## Begin

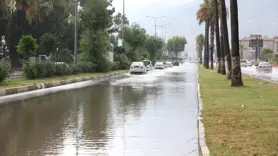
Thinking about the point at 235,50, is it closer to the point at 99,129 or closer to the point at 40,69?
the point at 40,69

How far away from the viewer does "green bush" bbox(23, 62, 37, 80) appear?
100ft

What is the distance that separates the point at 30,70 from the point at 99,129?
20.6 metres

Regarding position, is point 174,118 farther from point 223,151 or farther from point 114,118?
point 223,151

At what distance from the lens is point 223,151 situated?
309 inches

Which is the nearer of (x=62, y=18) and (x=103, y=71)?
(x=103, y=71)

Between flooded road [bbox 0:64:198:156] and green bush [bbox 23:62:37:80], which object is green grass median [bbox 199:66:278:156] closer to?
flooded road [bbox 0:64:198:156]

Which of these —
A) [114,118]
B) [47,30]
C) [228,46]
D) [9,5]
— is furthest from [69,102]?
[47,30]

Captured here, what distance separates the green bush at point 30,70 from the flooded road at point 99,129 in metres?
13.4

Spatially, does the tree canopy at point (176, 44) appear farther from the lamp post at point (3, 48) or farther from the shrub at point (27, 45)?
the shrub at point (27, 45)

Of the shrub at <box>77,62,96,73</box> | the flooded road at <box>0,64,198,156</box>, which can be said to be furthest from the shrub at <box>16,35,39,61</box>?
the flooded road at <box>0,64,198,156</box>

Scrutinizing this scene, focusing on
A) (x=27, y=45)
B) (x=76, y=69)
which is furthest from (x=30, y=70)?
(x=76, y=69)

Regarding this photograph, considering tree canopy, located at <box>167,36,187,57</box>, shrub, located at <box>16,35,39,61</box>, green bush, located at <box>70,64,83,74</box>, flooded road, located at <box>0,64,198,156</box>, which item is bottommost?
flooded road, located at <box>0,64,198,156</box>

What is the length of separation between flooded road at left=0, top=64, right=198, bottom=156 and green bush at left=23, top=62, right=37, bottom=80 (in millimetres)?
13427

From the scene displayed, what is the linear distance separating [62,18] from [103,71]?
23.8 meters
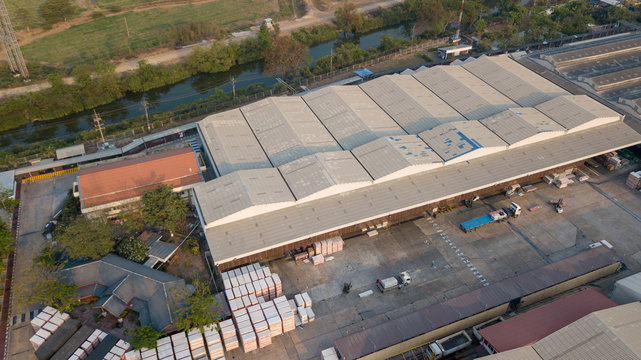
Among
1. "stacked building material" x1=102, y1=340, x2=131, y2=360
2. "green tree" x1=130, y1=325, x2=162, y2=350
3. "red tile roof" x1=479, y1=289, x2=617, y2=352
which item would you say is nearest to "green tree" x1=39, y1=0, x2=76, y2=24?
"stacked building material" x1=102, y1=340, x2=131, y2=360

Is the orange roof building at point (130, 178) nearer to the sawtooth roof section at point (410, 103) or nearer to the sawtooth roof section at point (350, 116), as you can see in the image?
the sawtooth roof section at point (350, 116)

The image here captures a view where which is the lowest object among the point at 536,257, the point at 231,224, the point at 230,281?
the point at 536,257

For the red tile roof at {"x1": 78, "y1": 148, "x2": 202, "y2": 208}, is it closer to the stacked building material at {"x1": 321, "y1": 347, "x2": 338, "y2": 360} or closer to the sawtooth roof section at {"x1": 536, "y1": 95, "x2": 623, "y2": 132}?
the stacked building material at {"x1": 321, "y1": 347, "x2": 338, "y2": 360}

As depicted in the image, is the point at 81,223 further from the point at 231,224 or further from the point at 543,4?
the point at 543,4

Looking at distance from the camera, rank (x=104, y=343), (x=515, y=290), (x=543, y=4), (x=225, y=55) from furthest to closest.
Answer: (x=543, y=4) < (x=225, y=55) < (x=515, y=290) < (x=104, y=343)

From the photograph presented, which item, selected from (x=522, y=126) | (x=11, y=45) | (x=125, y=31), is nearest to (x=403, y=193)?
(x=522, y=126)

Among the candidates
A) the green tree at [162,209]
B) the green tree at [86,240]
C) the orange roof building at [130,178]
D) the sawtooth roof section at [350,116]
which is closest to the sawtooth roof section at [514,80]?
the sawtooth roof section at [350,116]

## End

▸ What to produce
Transcribe the listing in full and omit the pictures.

▸ Task response
Thinking about the point at 235,50, is it closer to the point at 99,129 or closer to the point at 40,69?
the point at 40,69

How far away from the viewer does "green bush" bbox(23, 62, 37, 80) appear?
100ft

What is the distance that separates the point at 30,70 from the point at 99,129?
20.6 metres

Regarding position, is point 174,118 farther from point 223,151 or farther from point 114,118?
point 223,151

At what distance from the lens is point 223,151 situated?
309 inches

Which is the nearer of (x=62, y=18) and (x=103, y=71)?
(x=103, y=71)

Between flooded road [bbox 0:64:198:156] and green bush [bbox 23:62:37:80], which object is green grass median [bbox 199:66:278:156] closer to?
flooded road [bbox 0:64:198:156]

Which of these —
A) [114,118]
B) [47,30]
C) [228,46]
D) [9,5]
— is furthest from [69,102]?
[47,30]

Captured here, what distance separates the green bush at point 30,70 from the flooded road at point 99,129 in metres?
13.4

Spatially, does the tree canopy at point (176, 44) appear farther from the lamp post at point (3, 48) or farther from the shrub at point (27, 45)?
the shrub at point (27, 45)

Of the shrub at <box>77,62,96,73</box> | the flooded road at <box>0,64,198,156</box>, which can be said to be furthest from the shrub at <box>16,35,39,61</box>?
the flooded road at <box>0,64,198,156</box>

Scrutinizing this scene, focusing on
A) (x=27, y=45)
B) (x=76, y=69)
which is furthest from (x=30, y=70)?
(x=76, y=69)

Regarding this photograph, considering tree canopy, located at <box>167,36,187,57</box>, shrub, located at <box>16,35,39,61</box>, green bush, located at <box>70,64,83,74</box>, flooded road, located at <box>0,64,198,156</box>, which item is bottommost?
flooded road, located at <box>0,64,198,156</box>

What is the length of separation between flooded road at left=0, top=64, right=198, bottom=156 and green bush at left=23, top=62, right=37, bottom=80 (in millimetres)?
13427

From the scene displayed, what is the linear distance separating [62,18] from [103,71]?
23.8 meters
Among
1. "stacked building material" x1=102, y1=340, x2=131, y2=360
2. "green tree" x1=130, y1=325, x2=162, y2=350
3. "red tile roof" x1=479, y1=289, x2=617, y2=352
which item would you say is nearest to "green tree" x1=39, y1=0, x2=76, y2=24?
"stacked building material" x1=102, y1=340, x2=131, y2=360

Is the orange roof building at point (130, 178) nearer to the sawtooth roof section at point (410, 103) or nearer to the sawtooth roof section at point (350, 116), as you can see in the image?
the sawtooth roof section at point (350, 116)

The image here captures a view where which is the lowest object among the point at 536,257, the point at 231,224, the point at 230,281?
the point at 536,257

For the red tile roof at {"x1": 78, "y1": 148, "x2": 202, "y2": 208}, is it closer to the stacked building material at {"x1": 321, "y1": 347, "x2": 338, "y2": 360} or closer to the sawtooth roof section at {"x1": 536, "y1": 95, "x2": 623, "y2": 132}?
the stacked building material at {"x1": 321, "y1": 347, "x2": 338, "y2": 360}

As depicted in the image, is the point at 81,223 further from the point at 231,224 or further from the point at 543,4?
the point at 543,4

Looking at distance from the camera, rank (x=104, y=343), (x=515, y=290), (x=543, y=4), (x=225, y=55) from furthest to closest.
Answer: (x=543, y=4) < (x=225, y=55) < (x=515, y=290) < (x=104, y=343)

From the photograph presented, which item, selected from (x=522, y=126) | (x=11, y=45) | (x=125, y=31), is nearest to (x=403, y=193)?
(x=522, y=126)

Among the candidates
A) the green tree at [162,209]
B) the green tree at [86,240]
C) the orange roof building at [130,178]
D) the sawtooth roof section at [350,116]
which is closest to the sawtooth roof section at [514,80]?
the sawtooth roof section at [350,116]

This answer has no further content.